Quant à Hartley, c'est survenu chez les Flames. Moins d'un an après avoir mérité le trophée Jack-Adams, remis à l'entraîneur de l'année, Hartley a été viré.

« Ma dernière année à Calgary fut, on va dire le vrai mot, un cauchemar pour X et Y raisons. Je n'ai pas eu un mot à dire. Bang! Merci bonsoir, c'était fini. Donne-moi au moins une explication », a lancé Hartley avec ferveur.
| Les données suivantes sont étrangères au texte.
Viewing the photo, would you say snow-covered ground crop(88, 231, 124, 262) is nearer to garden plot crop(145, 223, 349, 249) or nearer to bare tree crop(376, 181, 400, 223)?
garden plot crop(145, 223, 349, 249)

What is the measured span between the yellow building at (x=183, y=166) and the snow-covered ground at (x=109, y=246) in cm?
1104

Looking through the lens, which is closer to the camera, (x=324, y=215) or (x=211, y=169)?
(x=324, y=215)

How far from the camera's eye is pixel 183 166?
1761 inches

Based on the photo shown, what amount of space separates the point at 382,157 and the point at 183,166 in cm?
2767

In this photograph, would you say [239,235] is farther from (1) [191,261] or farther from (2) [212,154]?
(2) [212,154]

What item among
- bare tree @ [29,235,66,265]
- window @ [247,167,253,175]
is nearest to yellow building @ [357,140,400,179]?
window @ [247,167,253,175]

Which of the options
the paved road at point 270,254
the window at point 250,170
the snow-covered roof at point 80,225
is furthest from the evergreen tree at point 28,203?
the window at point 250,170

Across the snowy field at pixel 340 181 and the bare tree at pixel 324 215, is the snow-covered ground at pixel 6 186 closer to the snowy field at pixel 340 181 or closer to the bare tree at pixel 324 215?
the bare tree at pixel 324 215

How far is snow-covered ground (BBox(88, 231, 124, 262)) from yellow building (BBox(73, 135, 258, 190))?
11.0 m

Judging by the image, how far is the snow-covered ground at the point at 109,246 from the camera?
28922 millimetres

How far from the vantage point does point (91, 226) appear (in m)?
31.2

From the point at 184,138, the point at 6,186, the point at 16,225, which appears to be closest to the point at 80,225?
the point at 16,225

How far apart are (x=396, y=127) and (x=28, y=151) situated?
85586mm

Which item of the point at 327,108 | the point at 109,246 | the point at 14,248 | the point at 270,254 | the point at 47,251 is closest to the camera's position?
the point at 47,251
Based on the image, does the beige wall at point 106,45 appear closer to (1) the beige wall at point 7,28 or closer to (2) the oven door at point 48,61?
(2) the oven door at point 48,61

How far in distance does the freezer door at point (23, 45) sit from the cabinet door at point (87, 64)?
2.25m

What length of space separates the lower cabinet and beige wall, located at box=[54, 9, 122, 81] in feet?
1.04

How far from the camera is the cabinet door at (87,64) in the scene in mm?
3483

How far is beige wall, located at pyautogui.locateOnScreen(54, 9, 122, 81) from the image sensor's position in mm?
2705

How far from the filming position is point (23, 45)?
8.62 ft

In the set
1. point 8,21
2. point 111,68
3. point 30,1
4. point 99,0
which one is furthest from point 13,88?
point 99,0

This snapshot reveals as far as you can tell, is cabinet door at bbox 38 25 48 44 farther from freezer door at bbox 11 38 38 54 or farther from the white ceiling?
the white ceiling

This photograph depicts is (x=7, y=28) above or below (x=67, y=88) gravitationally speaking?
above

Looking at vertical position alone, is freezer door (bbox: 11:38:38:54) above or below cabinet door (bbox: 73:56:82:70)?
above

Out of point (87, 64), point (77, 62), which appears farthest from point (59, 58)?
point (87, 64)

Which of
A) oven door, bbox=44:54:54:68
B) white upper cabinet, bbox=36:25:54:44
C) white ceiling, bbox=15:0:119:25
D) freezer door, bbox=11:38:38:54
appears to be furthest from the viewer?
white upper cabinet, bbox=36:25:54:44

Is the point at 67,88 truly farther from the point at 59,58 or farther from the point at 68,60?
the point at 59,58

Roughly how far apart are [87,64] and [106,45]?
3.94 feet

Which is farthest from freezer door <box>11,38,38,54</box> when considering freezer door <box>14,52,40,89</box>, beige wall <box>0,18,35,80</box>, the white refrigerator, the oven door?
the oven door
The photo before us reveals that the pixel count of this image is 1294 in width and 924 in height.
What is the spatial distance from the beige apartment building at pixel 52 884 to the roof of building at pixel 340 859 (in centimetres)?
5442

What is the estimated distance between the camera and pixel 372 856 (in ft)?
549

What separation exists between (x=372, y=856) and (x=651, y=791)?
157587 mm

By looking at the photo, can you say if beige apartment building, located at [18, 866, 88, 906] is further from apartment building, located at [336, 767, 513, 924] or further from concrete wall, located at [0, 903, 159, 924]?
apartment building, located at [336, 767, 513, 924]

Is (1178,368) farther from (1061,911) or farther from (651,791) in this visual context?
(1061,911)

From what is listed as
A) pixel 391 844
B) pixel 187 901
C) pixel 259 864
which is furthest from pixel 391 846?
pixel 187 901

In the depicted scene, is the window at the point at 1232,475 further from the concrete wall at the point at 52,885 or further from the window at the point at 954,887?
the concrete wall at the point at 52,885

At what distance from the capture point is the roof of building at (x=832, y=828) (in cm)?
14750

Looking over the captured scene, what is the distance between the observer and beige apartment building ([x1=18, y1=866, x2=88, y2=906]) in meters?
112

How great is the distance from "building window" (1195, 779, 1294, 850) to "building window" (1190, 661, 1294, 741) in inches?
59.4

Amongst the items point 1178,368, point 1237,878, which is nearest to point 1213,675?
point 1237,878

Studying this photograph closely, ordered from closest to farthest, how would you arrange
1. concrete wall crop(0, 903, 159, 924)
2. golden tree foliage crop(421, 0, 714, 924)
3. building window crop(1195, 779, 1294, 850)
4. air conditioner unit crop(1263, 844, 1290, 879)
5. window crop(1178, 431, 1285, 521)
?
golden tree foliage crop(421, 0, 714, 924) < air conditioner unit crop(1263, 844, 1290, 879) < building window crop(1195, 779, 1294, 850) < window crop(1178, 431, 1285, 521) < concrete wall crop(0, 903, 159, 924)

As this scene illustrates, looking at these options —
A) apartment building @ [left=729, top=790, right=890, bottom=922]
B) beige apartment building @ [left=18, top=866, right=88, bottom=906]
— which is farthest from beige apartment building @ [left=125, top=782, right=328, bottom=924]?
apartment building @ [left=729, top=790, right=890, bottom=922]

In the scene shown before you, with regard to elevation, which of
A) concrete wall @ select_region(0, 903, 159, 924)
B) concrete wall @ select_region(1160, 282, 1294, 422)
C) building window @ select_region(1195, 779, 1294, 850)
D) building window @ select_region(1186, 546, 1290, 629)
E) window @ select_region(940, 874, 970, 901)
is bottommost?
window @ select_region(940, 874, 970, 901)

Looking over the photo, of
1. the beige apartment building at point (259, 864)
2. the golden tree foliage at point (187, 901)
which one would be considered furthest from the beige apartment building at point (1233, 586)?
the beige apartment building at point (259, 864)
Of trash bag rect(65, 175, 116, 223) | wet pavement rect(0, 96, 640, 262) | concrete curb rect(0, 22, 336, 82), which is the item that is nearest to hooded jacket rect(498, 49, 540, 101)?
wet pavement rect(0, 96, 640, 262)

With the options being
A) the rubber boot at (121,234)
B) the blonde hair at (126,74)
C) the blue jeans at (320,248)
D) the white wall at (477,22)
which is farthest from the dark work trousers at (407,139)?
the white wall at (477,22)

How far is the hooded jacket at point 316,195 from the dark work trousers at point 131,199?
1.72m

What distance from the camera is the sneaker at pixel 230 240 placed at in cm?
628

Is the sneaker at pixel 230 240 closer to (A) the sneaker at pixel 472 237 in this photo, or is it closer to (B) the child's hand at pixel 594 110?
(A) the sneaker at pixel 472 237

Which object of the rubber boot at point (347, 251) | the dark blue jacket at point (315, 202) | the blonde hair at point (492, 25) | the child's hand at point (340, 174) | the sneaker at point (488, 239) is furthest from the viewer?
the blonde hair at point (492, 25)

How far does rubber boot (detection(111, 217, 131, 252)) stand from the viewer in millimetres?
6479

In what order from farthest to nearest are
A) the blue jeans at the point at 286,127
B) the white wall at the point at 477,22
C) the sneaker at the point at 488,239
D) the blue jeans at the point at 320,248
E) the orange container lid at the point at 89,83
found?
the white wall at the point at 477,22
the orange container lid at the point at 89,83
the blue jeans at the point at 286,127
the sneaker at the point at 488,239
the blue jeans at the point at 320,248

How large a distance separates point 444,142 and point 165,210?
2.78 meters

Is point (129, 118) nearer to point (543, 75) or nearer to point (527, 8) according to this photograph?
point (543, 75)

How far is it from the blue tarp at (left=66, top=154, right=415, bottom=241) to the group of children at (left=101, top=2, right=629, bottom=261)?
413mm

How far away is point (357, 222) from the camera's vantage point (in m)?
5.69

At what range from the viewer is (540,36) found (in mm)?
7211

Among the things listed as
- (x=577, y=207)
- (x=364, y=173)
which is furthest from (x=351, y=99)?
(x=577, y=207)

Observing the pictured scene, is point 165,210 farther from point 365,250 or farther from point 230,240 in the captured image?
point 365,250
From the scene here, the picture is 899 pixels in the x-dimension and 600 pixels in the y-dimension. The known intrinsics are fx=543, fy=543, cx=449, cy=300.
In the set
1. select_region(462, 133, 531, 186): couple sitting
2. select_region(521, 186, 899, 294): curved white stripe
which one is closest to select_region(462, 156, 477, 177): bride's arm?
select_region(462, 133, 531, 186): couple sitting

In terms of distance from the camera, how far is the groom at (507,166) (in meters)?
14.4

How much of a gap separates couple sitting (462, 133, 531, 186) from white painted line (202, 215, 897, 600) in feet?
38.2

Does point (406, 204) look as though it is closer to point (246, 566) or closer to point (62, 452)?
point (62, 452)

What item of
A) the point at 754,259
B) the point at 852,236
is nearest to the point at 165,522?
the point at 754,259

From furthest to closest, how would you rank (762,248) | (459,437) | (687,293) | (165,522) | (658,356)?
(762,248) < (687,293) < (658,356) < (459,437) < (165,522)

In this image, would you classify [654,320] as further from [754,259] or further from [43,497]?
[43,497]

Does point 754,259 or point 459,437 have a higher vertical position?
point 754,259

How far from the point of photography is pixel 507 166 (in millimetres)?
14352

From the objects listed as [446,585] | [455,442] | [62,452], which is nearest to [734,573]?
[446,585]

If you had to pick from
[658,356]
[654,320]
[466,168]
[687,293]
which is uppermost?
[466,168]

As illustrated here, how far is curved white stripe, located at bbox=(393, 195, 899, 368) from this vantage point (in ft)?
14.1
Pour éviter un congédiement rapide, Hartley est convaincu que ça exige un directeur général qui peut assumer la pression de ses supérieurs. Au Colorado, Hartley avait cette personne en Pierre Lacroix, mais ce ne fut pas concluant à Calgary.

« Certains directeurs généraux composaient très bien avec la pression, tu ne sentais aucune panique. Mais d'autres, dès que leur réunion était finie avec leur patron, ils étaient dans mon bureau avec le visage tout rouge, c'était panique maximale. Ils revenaient avec toutes sortes d'idées farfelues… », a raconté Hartley alors qu'on pouvait s'imaginer la scène.

Mais le rouge, c'est avant tout la couleur de l'amour et voici ce que Bob Hartley retient à 64 ans.

« C'est le métier le plus fou au monde. Mais, en même temps, le plus beau. Je suis encore en amour avec le hockey », a-t-il lancé.

« C'est LA raison pour laquelle je suis encore entraîneur ! Je continue d'adorer ça sauf le côté cruel des congédiements », a conclu Claude Julien en donnant raison à Hartley.